━━ Records provided ━━

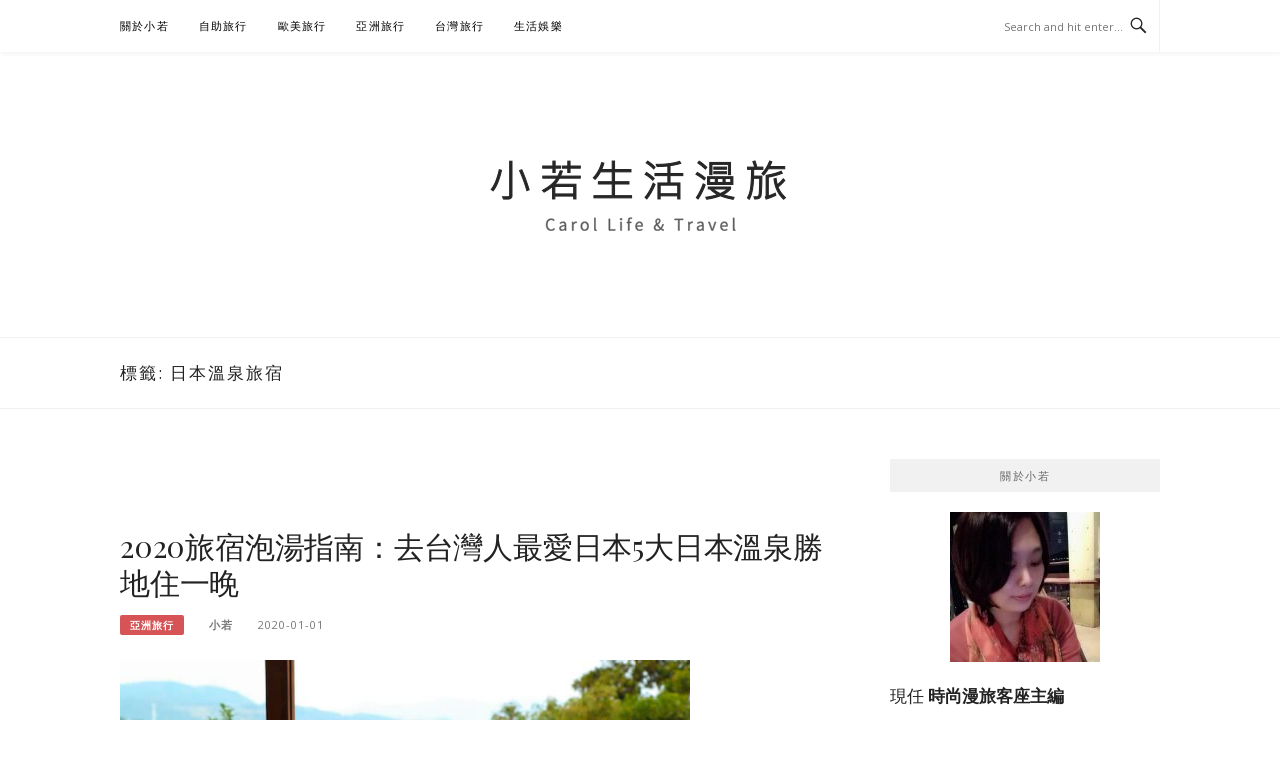

--- FILE ---
content_type: text/html; charset=UTF-8
request_url: https://auto-load-balancer.likr.tw/api/get_client_ip.php
body_size: -134
content:
"18.191.149.129"

--- FILE ---
content_type: text/html; charset=utf-8
request_url: https://www.google.com/recaptcha/api2/aframe
body_size: 184
content:
<!DOCTYPE HTML><html><head><meta http-equiv="content-type" content="text/html; charset=UTF-8"></head><body><script nonce="fy1OST0EPRZdzsLP4lKQWA">/** Anti-fraud and anti-abuse applications only. See google.com/recaptcha */ try{var clients={'sodar':'https://pagead2.googlesyndication.com/pagead/sodar?'};window.addEventListener("message",function(a){try{if(a.source===window.parent){var b=JSON.parse(a.data);var c=clients[b['id']];if(c){var d=document.createElement('img');d.src=c+b['params']+'&rc='+(localStorage.getItem("rc::a")?sessionStorage.getItem("rc::b"):"");window.document.body.appendChild(d);sessionStorage.setItem("rc::e",parseInt(sessionStorage.getItem("rc::e")||0)+1);localStorage.setItem("rc::h",'1768720151805');}}}catch(b){}});window.parent.postMessage("_grecaptcha_ready", "*");}catch(b){}</script></body></html>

━━━

_What is expected_. Without including any picture, copy the listing above exactly and in full.

_Result below_.
--- FILE ---
content_type: text/html; charset=UTF-8
request_url: https://auto-load-balancer.likr.tw/api/get_client_ip.php
body_size: -134
content:
"18.191.149.129"

--- FILE ---
content_type: text/html; charset=utf-8
request_url: https://www.google.com/recaptcha/api2/aframe
body_size: 184
content:
<!DOCTYPE HTML><html><head><meta http-equiv="content-type" content="text/html; charset=UTF-8"></head><body><script nonce="fy1OST0EPRZdzsLP4lKQWA">/** Anti-fraud and anti-abuse applications only. See google.com/recaptcha */ try{var clients={'sodar':'https://pagead2.googlesyndication.com/pagead/sodar?'};window.addEventListener("message",function(a){try{if(a.source===window.parent){var b=JSON.parse(a.data);var c=clients[b['id']];if(c){var d=document.createElement('img');d.src=c+b['params']+'&rc='+(localStorage.getItem("rc::a")?sessionStorage.getItem("rc::b"):"");window.document.body.appendChild(d);sessionStorage.setItem("rc::e",parseInt(sessionStorage.getItem("rc::e")||0)+1);localStorage.setItem("rc::h",'1768720151805');}}}catch(b){}});window.parent.postMessage("_grecaptcha_ready", "*");}catch(b){}</script></body></html>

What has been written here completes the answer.